5.5GB written daily to 1.2GB root volume - 4 times previous levels

Solution 1:

Since the leading cause seemed to be journaling, that would have been my next step. In order to remove journaling, however, I would need to attach the EBS volume to another instance. I decided to test the procedure out using a (day old) snapshot, however, before removing journaling, I re-ran the 10 minute iotop test (on the test instance). To my surprise, I saw normal (i.e. non-elevated) values, and this was the first time that flush-202 didn't even show up on the list. This was a fully functional instance (I restored snapshots of my data as well) - there had been no changes to the root volume in the 12 hours or so since it was taken. All tests showed that the same processes were running on both servers. This led me to believe that the cause must come down to some requests that the 'live' server is processing.

Looking at the differences between the iotop outputs of the server displaying the problem and the seemingly identical server that had no problem, the only differences were flush-202 and php-fpm. This got me thinking that, while a long shot, perhaps it was a problem related to the PHP configuration.

+ + + +

* **Tasks**:
a) In the post about heavy daily writes to the root volume, which two processes differed between the iotop outputs of the problem server and the server without the problem?
b) Carry the post about heavy daily writes to the root volume forward from its final sentence.

(Excerpts of bounding box data)

+ + + +

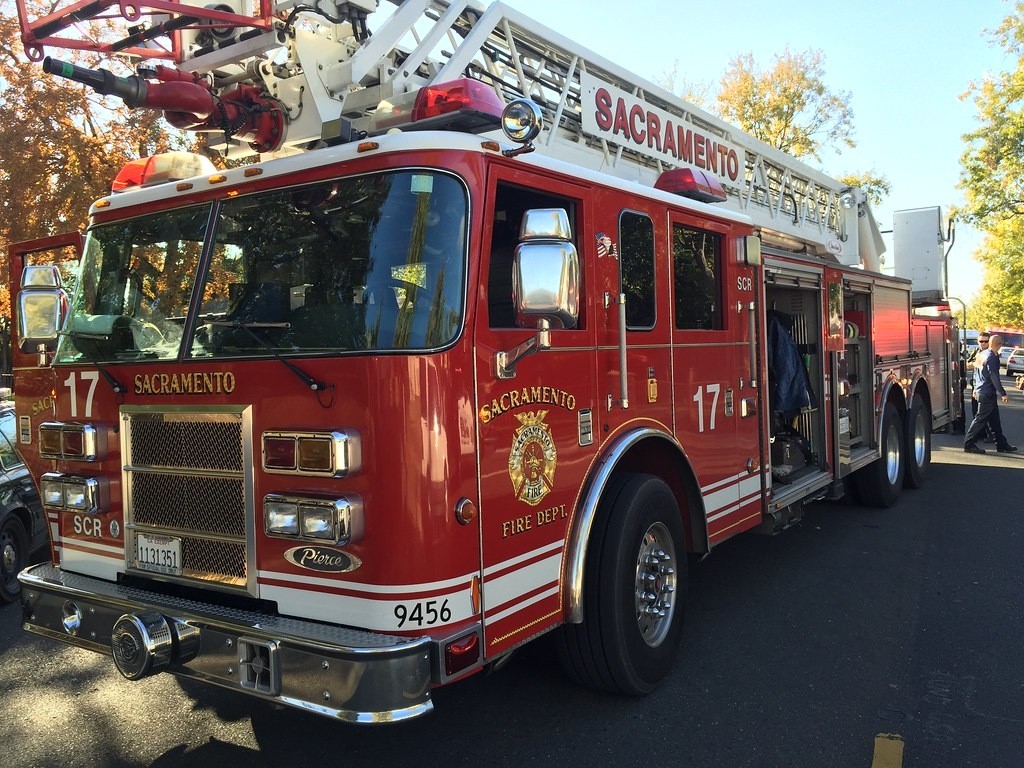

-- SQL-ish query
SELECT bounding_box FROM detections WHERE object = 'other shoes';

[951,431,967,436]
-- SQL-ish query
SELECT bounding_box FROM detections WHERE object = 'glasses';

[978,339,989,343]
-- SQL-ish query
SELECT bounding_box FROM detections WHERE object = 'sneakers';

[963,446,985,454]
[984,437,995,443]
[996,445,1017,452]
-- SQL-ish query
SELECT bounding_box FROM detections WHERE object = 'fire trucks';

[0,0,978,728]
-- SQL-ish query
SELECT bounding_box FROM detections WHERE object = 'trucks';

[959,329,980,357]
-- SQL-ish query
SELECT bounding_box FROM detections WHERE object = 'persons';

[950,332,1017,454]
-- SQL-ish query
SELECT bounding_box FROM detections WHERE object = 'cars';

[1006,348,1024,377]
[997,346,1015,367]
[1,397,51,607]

+ + + +

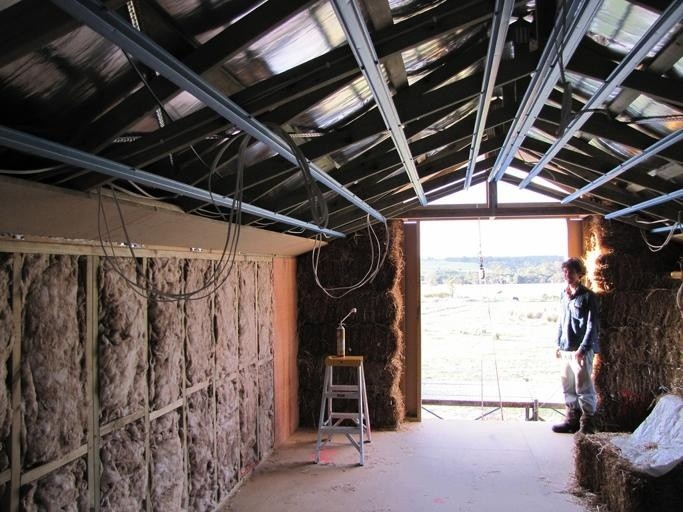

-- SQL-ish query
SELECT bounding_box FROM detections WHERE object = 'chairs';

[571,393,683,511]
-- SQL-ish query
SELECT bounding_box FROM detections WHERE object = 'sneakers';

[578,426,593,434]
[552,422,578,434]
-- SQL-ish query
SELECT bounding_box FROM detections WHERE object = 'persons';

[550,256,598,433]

+ + + +

* **Answers for the exercise**:
a) flush-202 and php-fpm.

b)
Now, this part wasn't ideal - but since none of the services running on the live server would suffer from a few minutes of downtime it didn't really matter. To narrow down the problem, all the major services (postfix, dovecot, imapproxy, nginx, php-fpm, varnish, mysqld, varnishncsa) on the live server were stopped, and the iotop test rerun - there was no elevated disk i/o. The services were restarted in 3 batches, leaving php-fpm until the end. After each batch of restarts, the iotop test confirmed that there was no issue. Once php-fpm was started the issue returned. (It would have been easy enough to simulate a few PHP requests on the test server, but at this point, I wasn't sure it was actually PHP).

Unfortunately, the server would be rather pointless without PHP, so this wasn't an ideal conclusion. However, since flush-202 seemed to suggest something relating to memory (despite having ample free memory), I decided to disable APC. Rerunning the iotop test showed that disk i/o levels were normal. A closer look into the matter showed that mmap was enabled, and that apc.mmap_file_mask was set to /tmp/apc.XXXXXX (the default for this install). That path sets APC to use file-backed mmap. Simply commenting this line out (therefore using the default - anonymous memory backed) and rerunning the iotop test showed the problem was resolved.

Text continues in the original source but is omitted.